▶ _Short task 1_
According to the article on the proposed OSHA heat standard, what did NFIB release about the rule?
▶ _Short task 2_
Quote the article on the proposed OSHA heat standard between "NFIB’s take: One-size-fits-all" and "more government regulations!", inclusive.
▶ _Short task 3_
Extend the article on the proposed OSHA heat standard, beginning after its final sentence.

*** Selected extract

Small Business Pushes Back on OSHA Heat Standard

Small Business Pushes Back on OSHA Heat Standard

April 14, 2026

Proposed heat standard would add additional compliance burdens on small businesses

What it means: NFIB released an Issue Brief and a podcast episode covering the proposed OSHA Heat Standard and how implementing this rule would add compliance burdens, red tape, and complications for small business owners nationwide.

NFIB’s take: One-size-fits-all regulations place unnecessary burdens on small businesses, interfere with business operations, and ultimately harm small businesses. Congress must pass legislation to prevent the proposed heat standard from being finalized.

Take Action: Urge Congress to protect small businesses from more government regulations!

TAKE ACTION

A proposed Occupational Safety and Health Administration (OSHA) Heat Standard threatens small businesses with layers of compliance burdens and red tape. This rule would impact nearly all small businesses, including in construction, manufacturing, agriculture, and more.

NFIB released an Issue Brief detailing key features of the proposed heat standard, how it affects small businesses, and what small business owners are saying about this burdensome rule. If implemented, this rule would force small businesses to undertake further heat control measures, heat illness and emergency response plans, train personnel, implement new paid break mandates, and take on additional administrative work that many small businesses do not have the staff or resources to fulfill.

******
*** Material provided

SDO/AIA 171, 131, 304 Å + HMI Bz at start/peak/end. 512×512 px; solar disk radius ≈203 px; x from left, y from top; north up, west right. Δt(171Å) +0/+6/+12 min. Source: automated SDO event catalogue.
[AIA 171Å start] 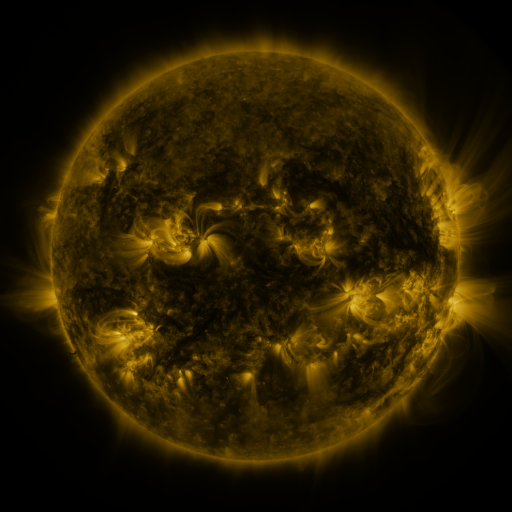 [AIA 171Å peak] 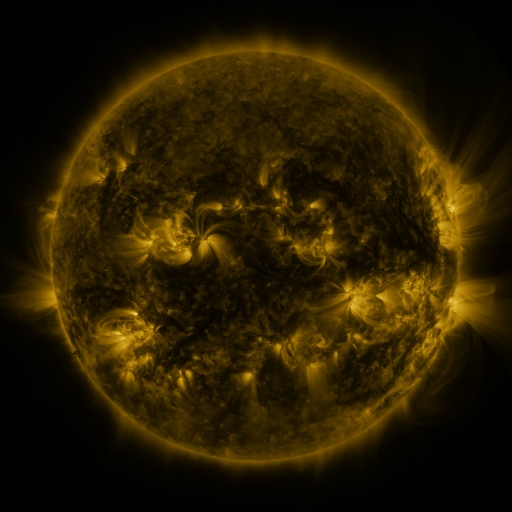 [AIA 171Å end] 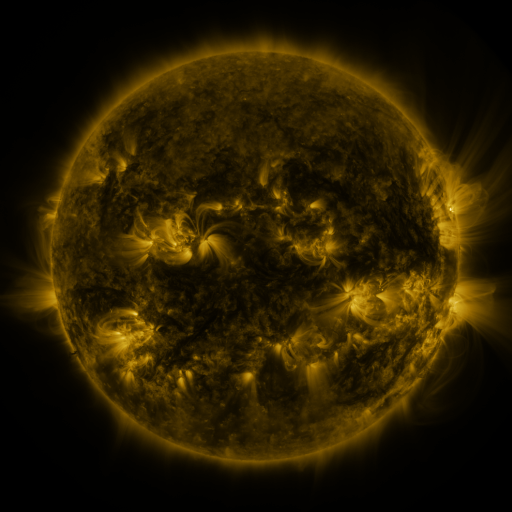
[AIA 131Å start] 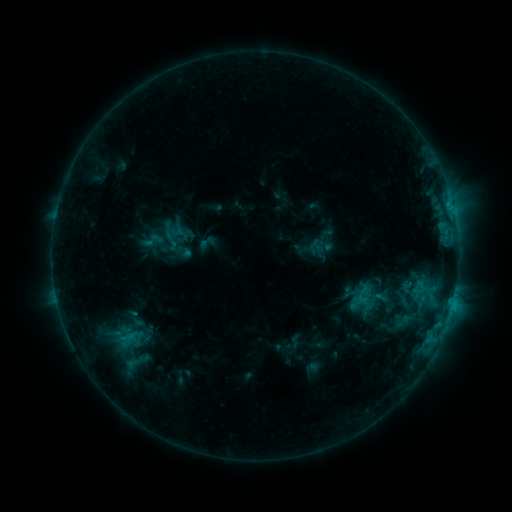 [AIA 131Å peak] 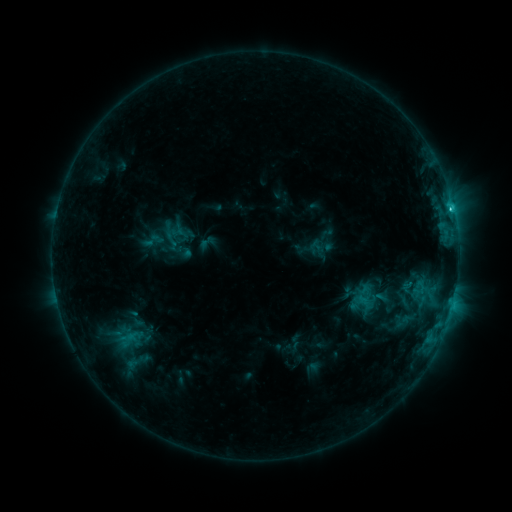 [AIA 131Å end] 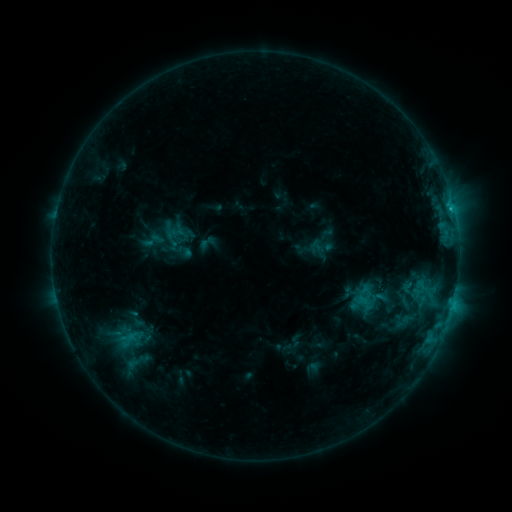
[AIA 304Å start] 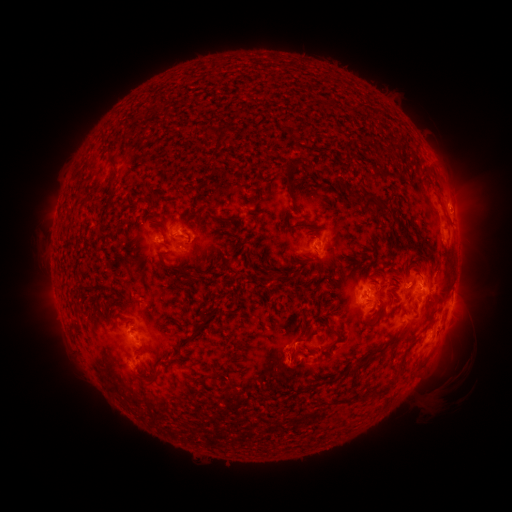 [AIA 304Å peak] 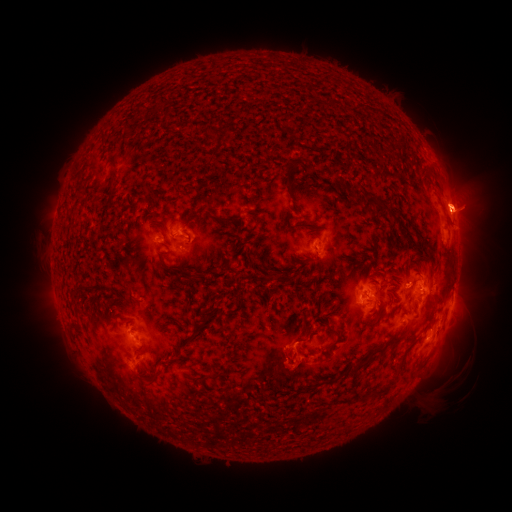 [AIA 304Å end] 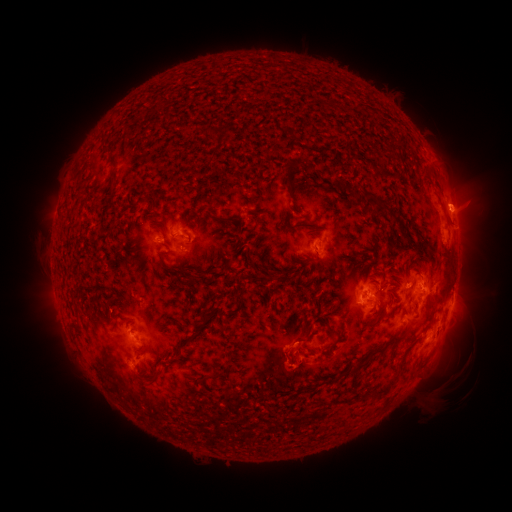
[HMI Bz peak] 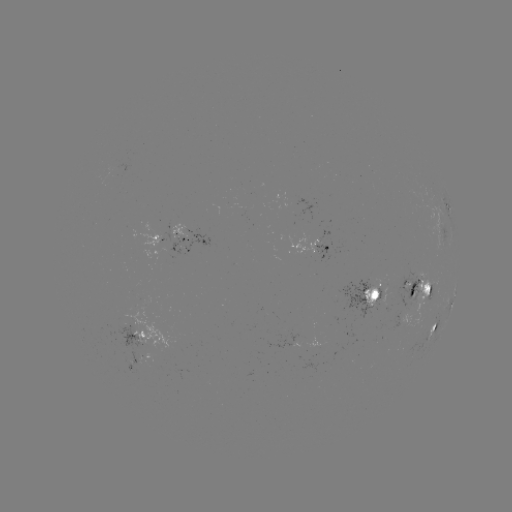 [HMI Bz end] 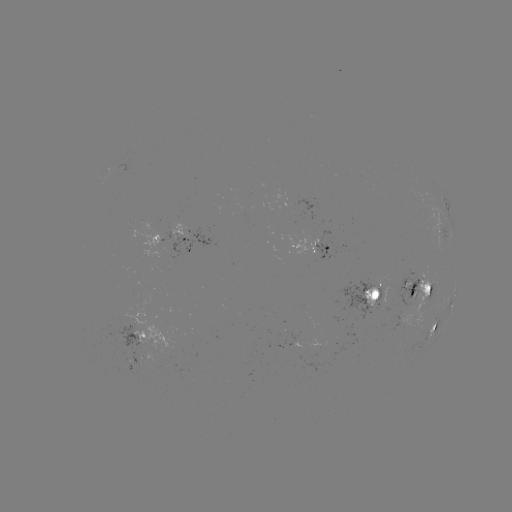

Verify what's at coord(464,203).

******

▶ _Exercise output 1_
NFIB released an Issue Brief and a podcast episode.

▶ _Exercise output 2_
NFIB’s take: One-size-fits-all regulations place unnecessary burdens on small businesses, interfere with business operations, and ultimately harm small businesses. Congress must pass legislation to prevent the proposed heat standard from being finalized.

Take Action: Urge Congress to protect small businesses from more government regulations!

▶ _Exercise output 3_
NFIB also released a podcast episode covering this issue in-depth, featuring NFIB member Kevin Ciak and U.S. Representative Mark Messmer, who discuss how the heat standard affects businesses and employees. Rep. Messmer is the champion of the Heat Workforce Standards Act of 2025, which NFIB recently sent a letter to Congress to show support. If enacted, this legislation would prevent the proposed heat standard from being finalized and prevent a future administration from pursuing a similar regulation.

With nearly 90% of NFIB members firmly against the newly proposed OSHA Heat Standard rule, small businesses urge Congress to take action to fight this burdensome regulation. Read the press release, the full Issue Brief, and listen to the podcast episode for further insight on this unnecessary mandate.

Take Action: Share with Congress how this new heat standard would impact your small business.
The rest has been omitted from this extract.